**Text**
▼

Coleman v. State

194 P. 282 | Okla. Crim. App. | 1919

The information in this case charges:

"That Dick Coleman, did in Jefferson county and in the state of Oklahoma, on or about the 16th day of July, A.D. 1916, and anterior to the presentment hereof commit the crime of assault with intent to kill in the manner and form as follows, to wit:

"That the said Dick Coleman, then and there being, did, intentionally, wrongfully and feloniously, commit an assault and battery upon one Britton Duke, with a certain dangerous and deadly weapon, to wit: a hammer, which he, the said Dick Coleman, then and there held in his hands, and with which said hammer he, the said Dick Coleman, did strike, beat and wound the head and body of the said Britton Duke, with such force as was likely to cause death, and with the intent of him the said Dick Coleman, to injure and kill the said Britton Duke, contrary to," etc.

▲

**Information provided**
▼

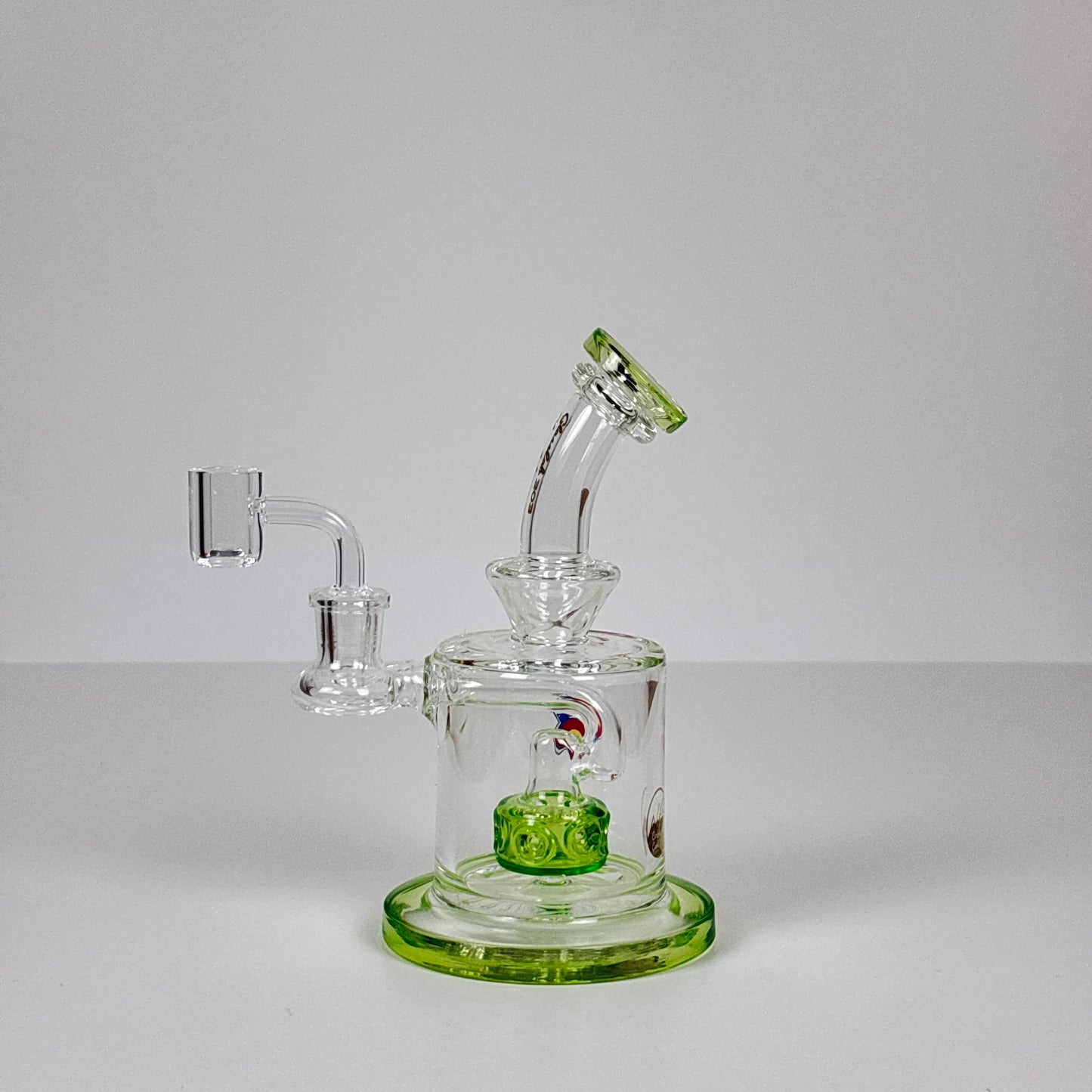 GlassLabs 303 Fixed Downstem Percolator Dab Rig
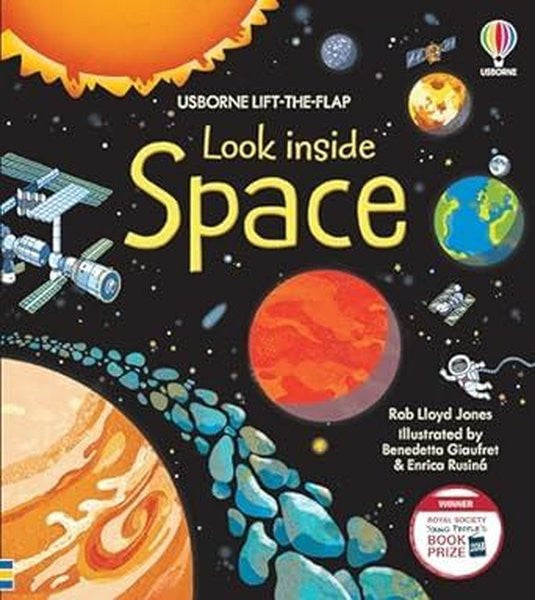 USB - Look Inside Space - Rob Lloyd Jones kitap kapağı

▲

**Task goal**
In the Coleman v. State case, what weapon is Dick Coleman charged with using? Rely only on the Coleman v. State case, not the lines.

**Solution**
A hammer.